“Making a Stephen King’s story into a Southwest Folktale” by Richard Thompson

Making a Stephen King’s Story Into a Southwest Folktale.
The motivation behind my project is to shoot a story that holds personal importance to me as it was one of the first short stories I had read as a youth from my father’s library of books. I have always been a reader, and this story, about how important stories are to people, despite – or due to – the voice telling them, has held a lasting hold onto how I have been a storyteller for the entirety of my life. After being granted the ability to shoot this film, I found something that I could honor to the author, to myself, to those who work on it, and to the audience.
My plan to film this short has already begun and will proceed as I am determined, and I have been fortunate to have worked tirelessly with so many artists – both on stage and on screen – in my region that I am confident in the support I can find. I have been blessed with years of stage work from the beginnings of community theater to being able to work within the largest equity theater in the state – not just as an actor, but as a learned director, crewmate, and team member.

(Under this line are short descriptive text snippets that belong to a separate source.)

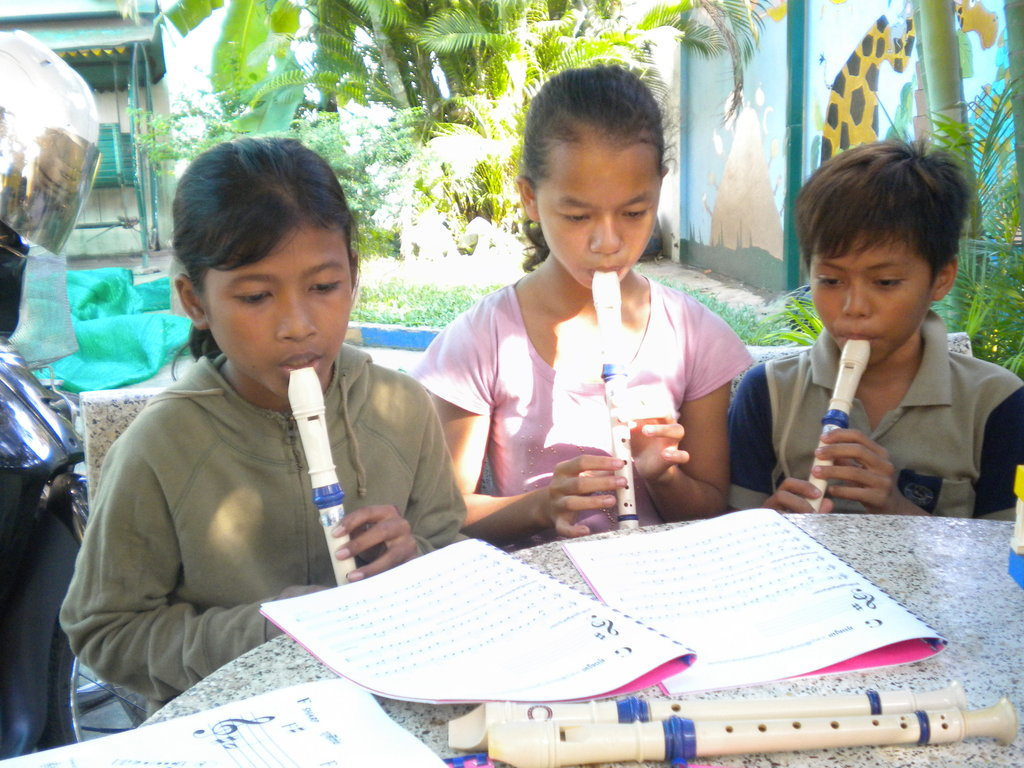 Children in their recorder lesson (Children Club)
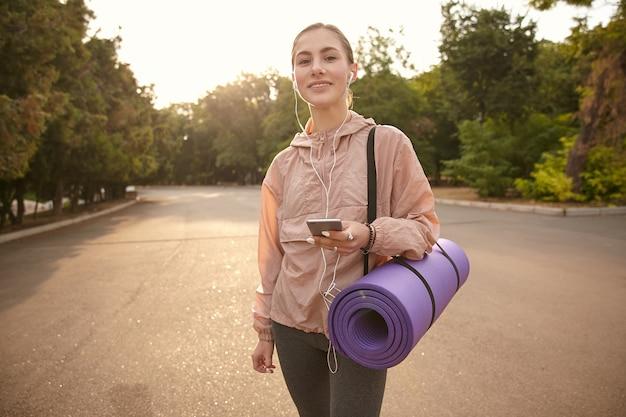 Молодая симпатичная девушка гуляет после йоги в парке, держит смартфон в руке и слушает музыку в наушниках, чувствует себя прекрасно и улыбается.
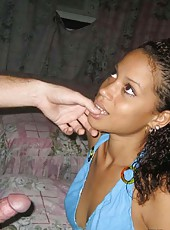 Pretty black chick giving her white BF a blowjob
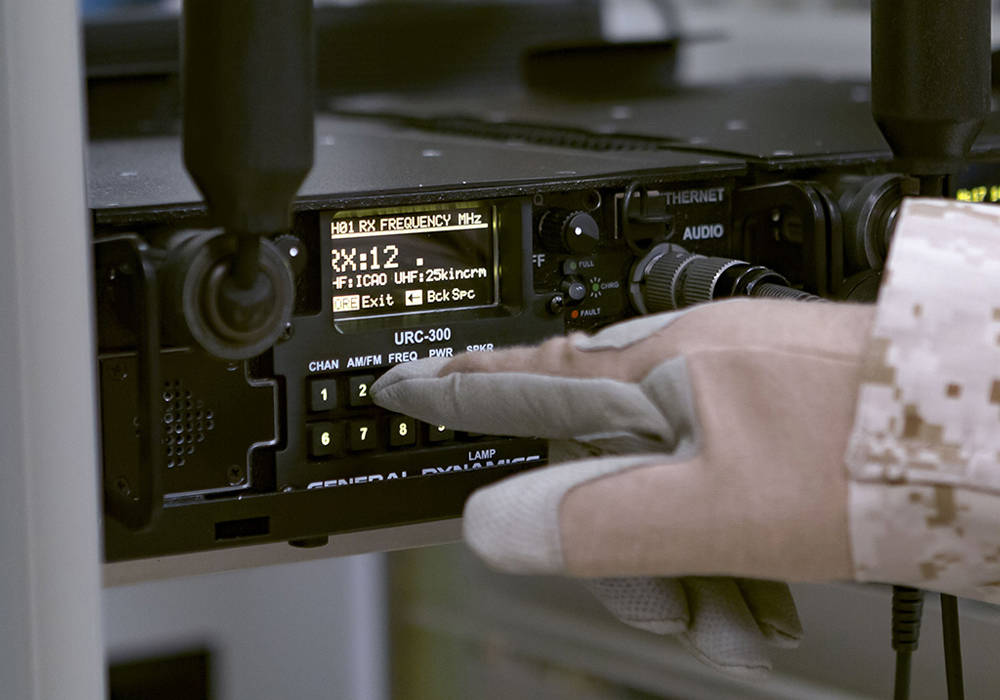 hand of solider pressing button on URC 300 Radio
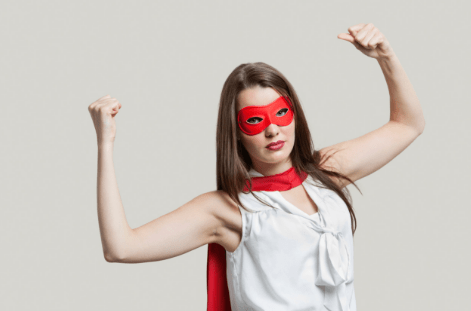Woman striking the superhero pose. Is she Too Stupid to Live?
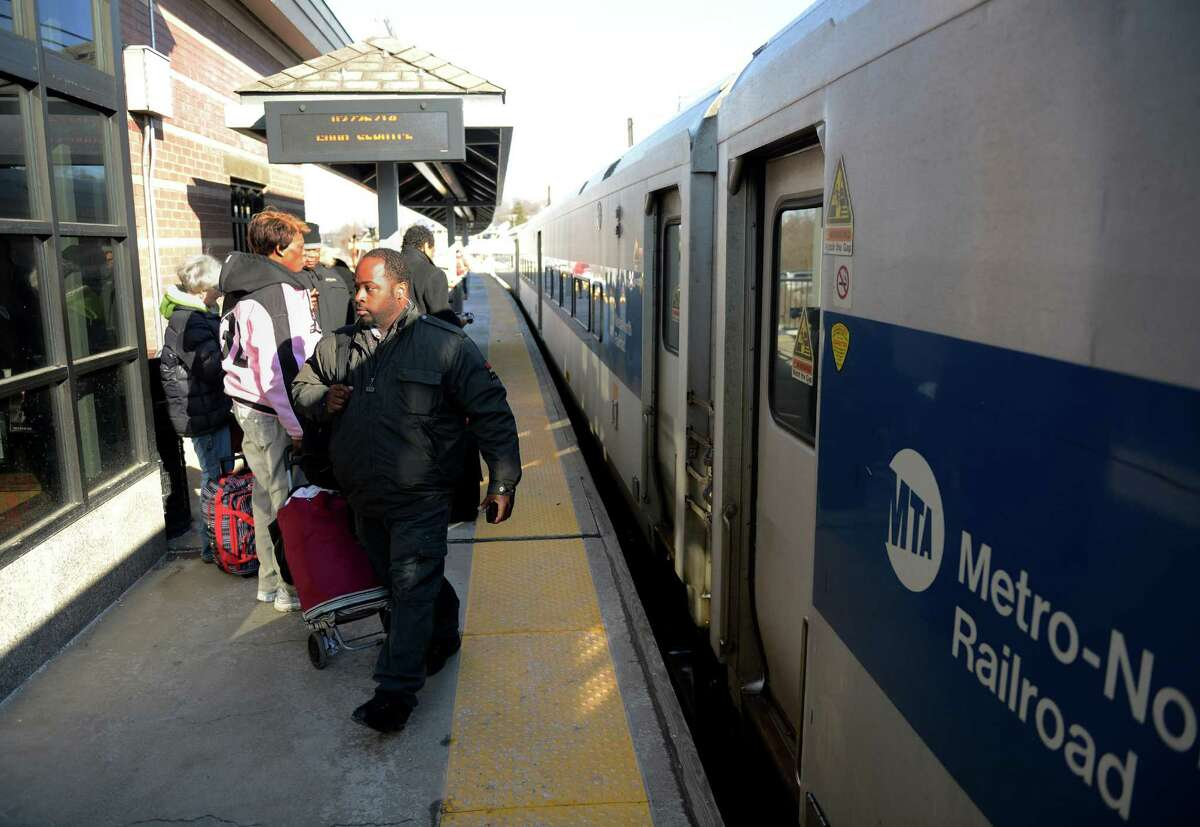 Commuters exit from an off-peak Metro-North train at the Danbury train station in Danbury, Conn. on Wednesday, Feb. 26, 2014. Metro-North is to release a schedule of which trains will switch to bus travel on the Danbury line while workers try to fix the faulty signal system.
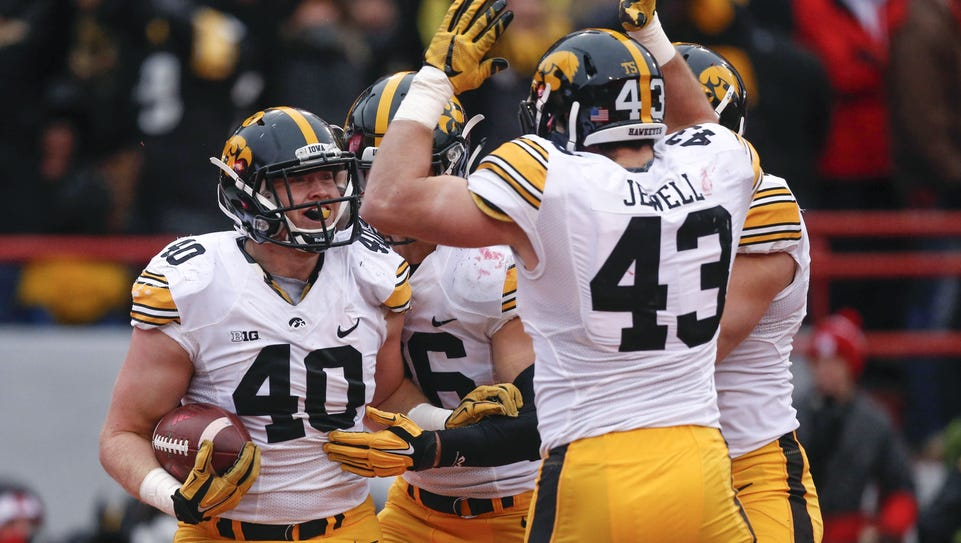 Waukon native Parker Hesse (40) is joined in celebration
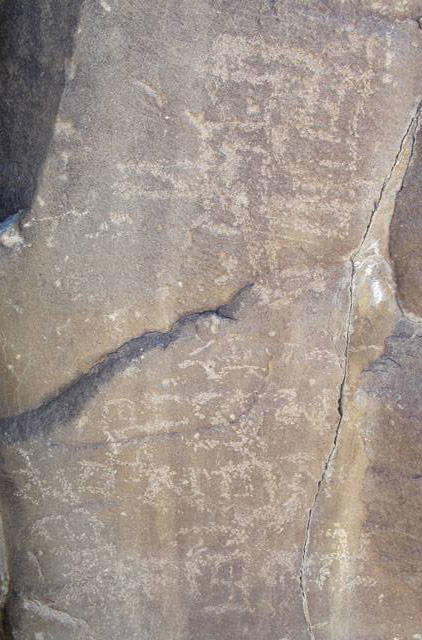 "Fig. 49. Large counterclockwise swastika and what appears to be an incomplete swastika carved above an inscription reading: Khyung pho ma…bris (""Written by Khyung pho…""), northwestern Tibet."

My plan includes working with local establishments and scenic areas in the region finding ways to mitigate production costs through in-kind work trades (filming commercials for establishments in lieu of payment and working on other projects for other filmmakers that join the production for instance), reaching into my rolodex of professional actors, G&E crew, and production companies (including Chosenfilmproductions) to fill in any production gaps with equipment, resources, and insights for streamlined production, and finally, refining a robust pre-production plan for which a 6 day max shooting schedule can be completed that fits with the incredible working actors and crew that believe so much in me that they want to work on this project for which has no commercial ability, but instead will promote a quality filmmaking production from a widely known author.
My artistic vision is shaping the core elements of the story for which has been adapted to be filmed as a ‘Southwest Folk Tale’, that not only carries a strong cast of people of color, but employs a diverse cast of talented members of the community that highlights a more truthful take of the southwest than what decades of myopic perspectives had maligned by pretending the early wild west was filled only of John Wayne cowboys and non-descript Indians. Following a cinematic structure that combines Ari Astor’s ‘Hereditary’ and P.T. Anderson’s ‘There Will be blood’, my vision is creating a slow burn tale of PTSD and war in a post-civil-war southwestern town that will – ideally – not only tell a heartbreaking story of solitude and trauma, but provide insight into how diverse, multicultural, and black the southwest – as we have been taught – truly was.